Mepolizumab Reduces Systemic Corticosteroid Use in Chronic Rhinosinusitis With Nasal Polyps

Abstract

Background: Systemic corticosteroids (SCSs) are associated with short- and long-term adverse effects.

Objective: To assess mepolizumab efficacy according to prior SCS use and characterize mepolizumab's SCS-sparing capabilities, in patients with severe chronic rhinosinusitis with nasal polyps.

Methods: In the randomized, double-blind, phase III SYNAPSE trial (NCT03085797), adults with severe chronic rhinosinusitis with nasal polyps eligible for repeat sinus surgery despite standard of care treatment received mepolizumab (100 mg subcutaneously) or placebo every 4 weeks for 52 weeks. The impact of prior SCS courses (0/1/>1) on mepolizumab versus placebo treatment responses (changes from baseline in total endoscopic nasal polyp [week 52], nasal obstruction visual analog scale [weeks 49-52], and 22-item Sino-Nasal Outcome Test total [week 52] scores) was analyzed post hoc. To characterize mepolizumab's SCS-sparing capabilities, time-to-first SCS course for nasal polyps (prespecified) and total prednisolone-equivalent oral corticosteroid dose by patient baseline characteristics (post hoc, in patients with ≥1 SCS course during SYNAPSE) were assessed up to week 52.

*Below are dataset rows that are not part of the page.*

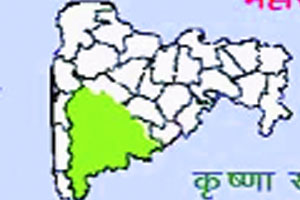 पुन्हा एकदा कृष्णा खोरे! पुन्हा एकदा कृष्णा खोरे!
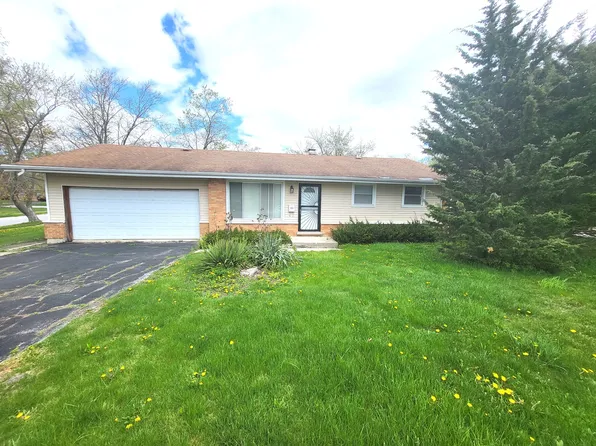 (undisclosed Address), Hazel Crest, IL 60429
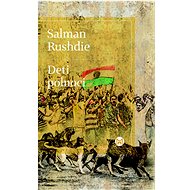 Deti polnoci - Salman Rushdie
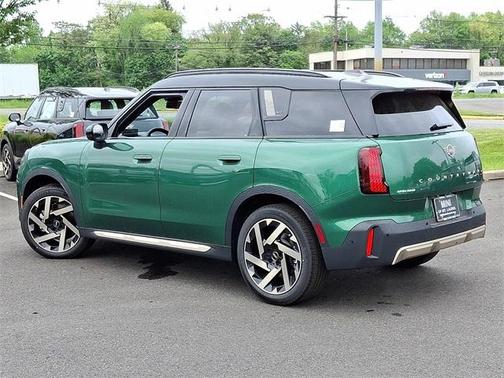 2025 MINI Countryman S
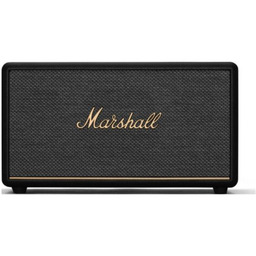 Głośnik przenośny Marshall Stanmore III czarny 80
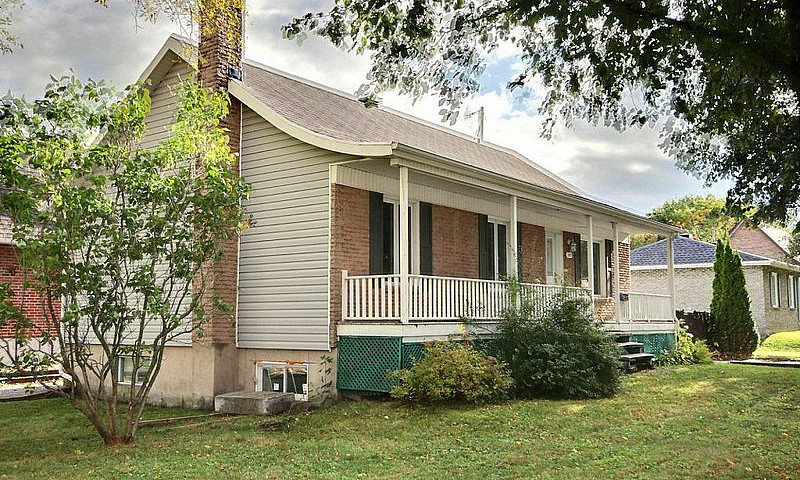 420 000$ - Duplex À ...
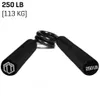 Sporttrend 24® Fingerhantel 100lb-350lb | Produktbild-Vorschau 2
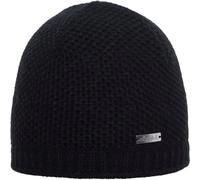 Eisglut Fay Polaire Femme, Noir, Taille Unique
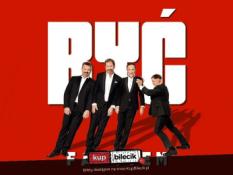 Wejherowo Wydarzenie Kabaret Być facetem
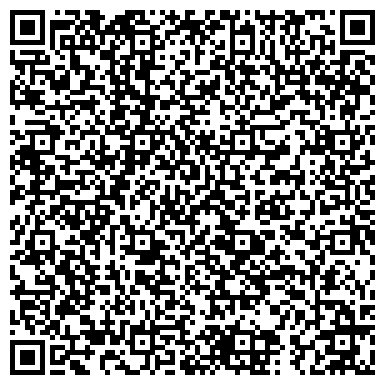 QR-код с контактной информацией организации Банкомат, Запсибкомбанк, ООО, филиал в г. Новосибирске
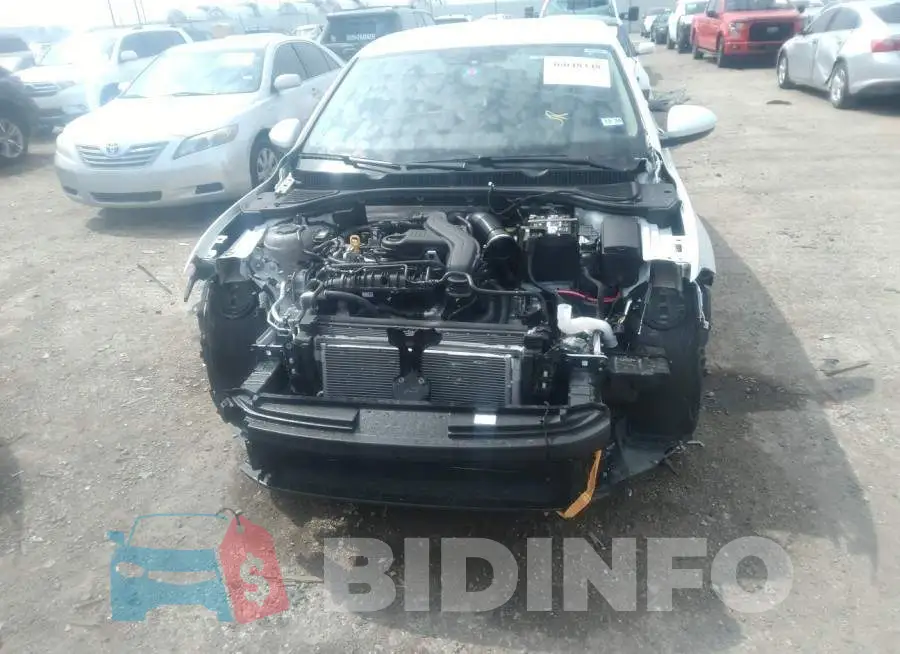 3VW5M7BU9PM011232 Photo# 6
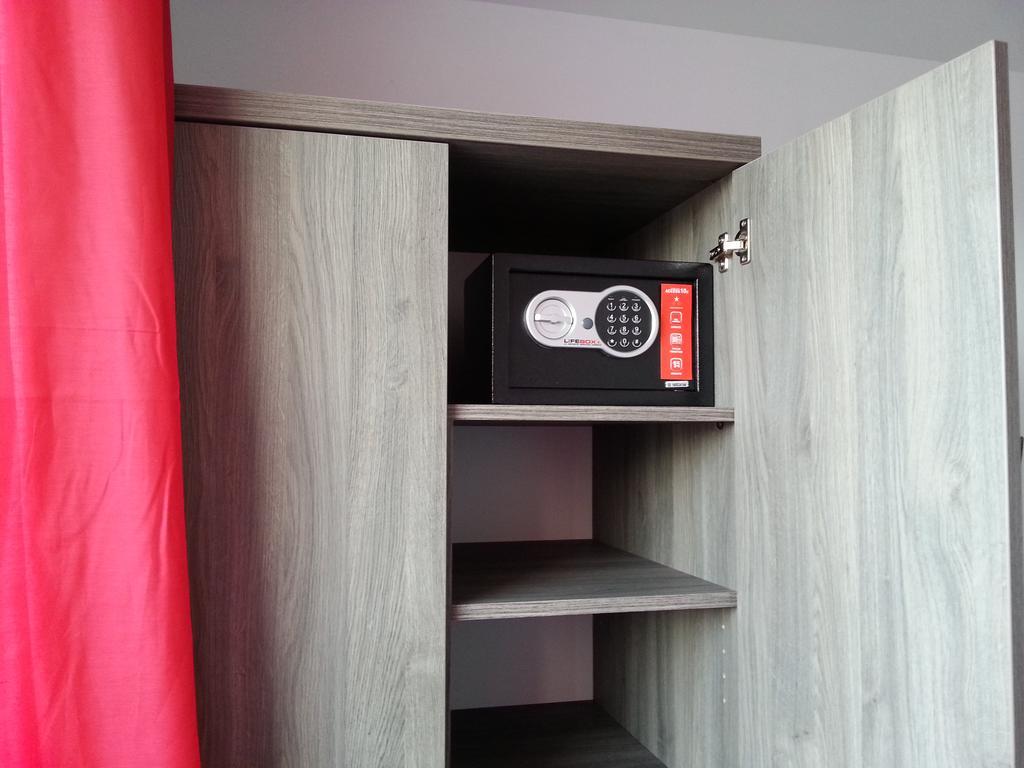 Hotei De La Plage Montpellier Sud Palavas-les-Flots Room photo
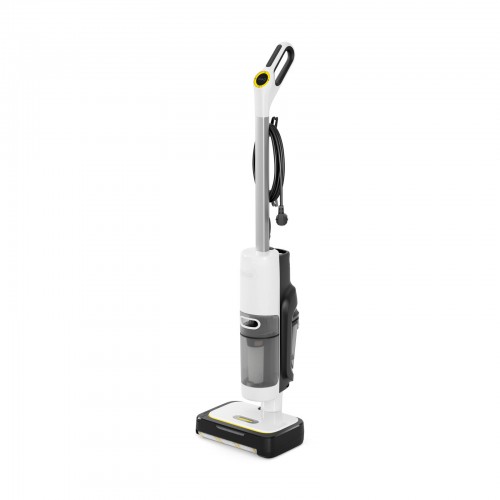 Паропылесос Karcher SCV 4 Steam Vac Паропылесос Karcher SCV 4 Steam Vac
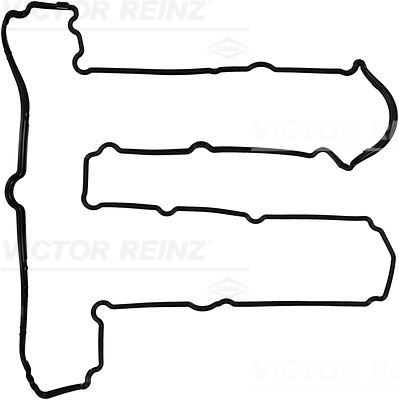 VICTOR REINZ 71-17120-00 Motor Külbütör Kapağı Contası - FORD FIESTA VII (HJ, HF) uyumlu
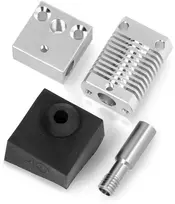Creality Hotend galvutės elementų rinkinys 3D spausdintuvams Creality iš Ender serijos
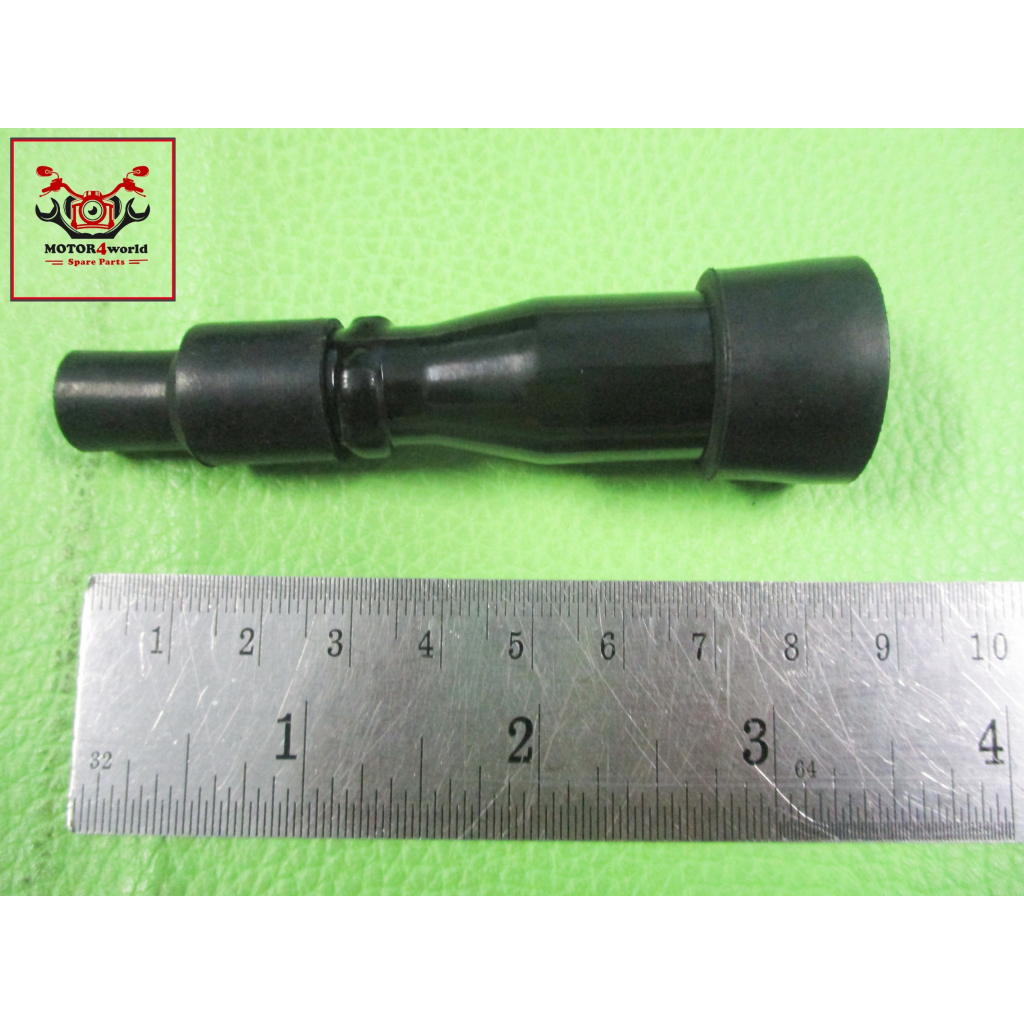 YAMAHA M-SLAZ R15 - SPARK PLUG  // ปลั๊กหัวเทียน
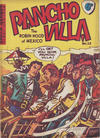 Cover for Pancho Villa Western Comic (L. Miller & Son, 1954 series) #52
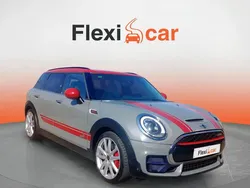 Mini John Cooper Works Clubman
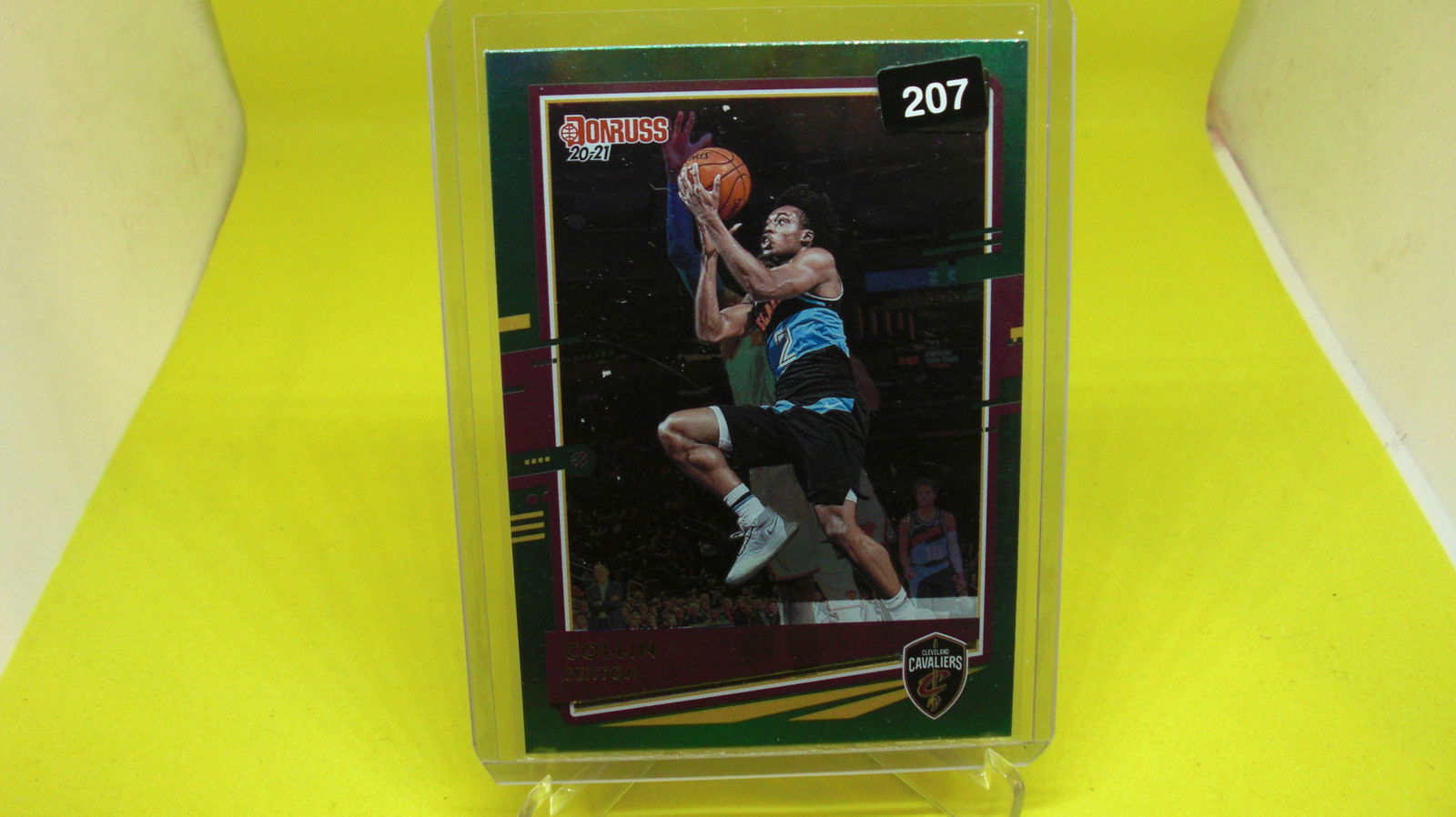 collin sexton green (1 of 1)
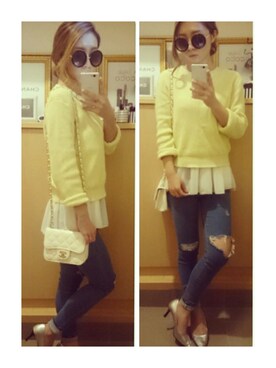 Maiさんのコーディネート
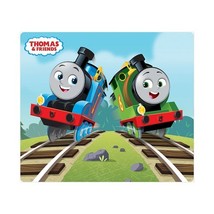 TCG Thomas and Friends 10-in-1 Multipack Puzzle Assortment (Open Box) - $10.79
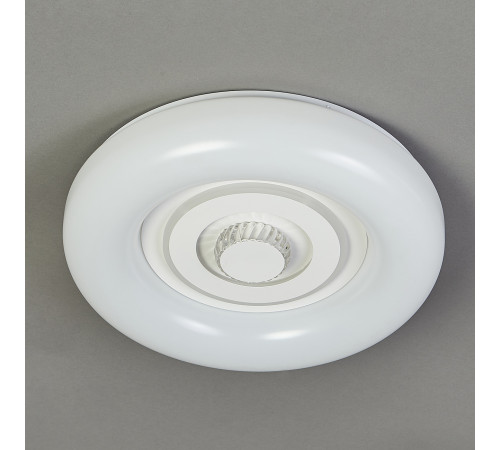 Потолочный светодиодный светильник Escada Casket 10221/SG LED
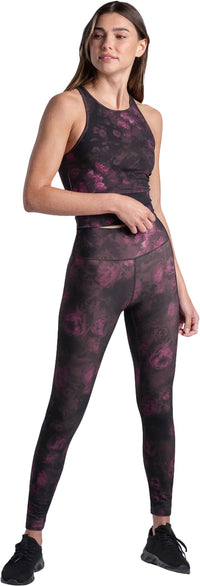 Buy SELETA-Women's Cotton Ultra-Soft Ankle-Length Leggings/Comfortable and  Stylish Workout Pants for Yoga, Gym, and Everyday Wear-/Color-Dark Pink  (STAL-02) Online at Best Prices in India - JioMart.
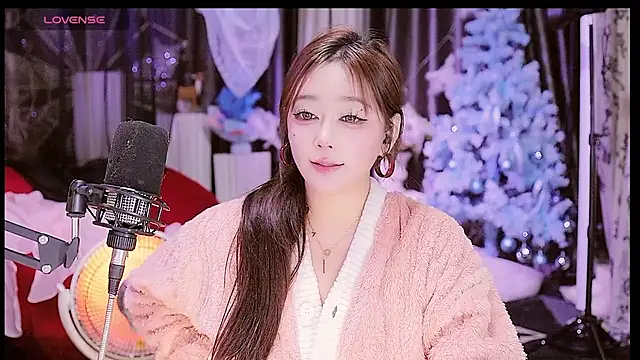 Missy Nana21 online show from January 4, 4:11 pm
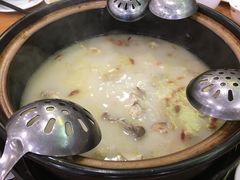 猪肚鸡-鼎记胡椒猪肚鸡美食(德庆大道店)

Results: Mepolizumab versus placebo improved treatment responses, irrespective of prior SCS use. By week 52, the probability of requiring SCSs for nasal polyps (Kaplan-Meier estimate [95% CI]) was lower with mepolizumab (25.4% [20.0-32.1]) versus placebo (37.5% [31.1-44.6]). In patients requiring 1 or more dose of SCSs, total (mean ± SD mg/y) prednisolone-equivalent oral corticosteroid dose was lower with mepolizumab (438.9 ± 350.40) versus placebo (505.2 ± 455.091), overall and irrespective of prior sinus surgeries, blood eosinophil count, or comorbidities.

Conclusions: Mepolizumab is associated with clinical benefits in patients with severe chronic rhinosinusitis with nasal polyps regardless of prior SCS use and has an SCS-sparing effect.

Keywords: AERD; Aspirin-exacerbated respiratory disease; Asthma; Mepolizumab; Refractory disease; Severe chronic rhinosinusitis with nasal polyps; Subgroup analysis; Systemic corticosteroids.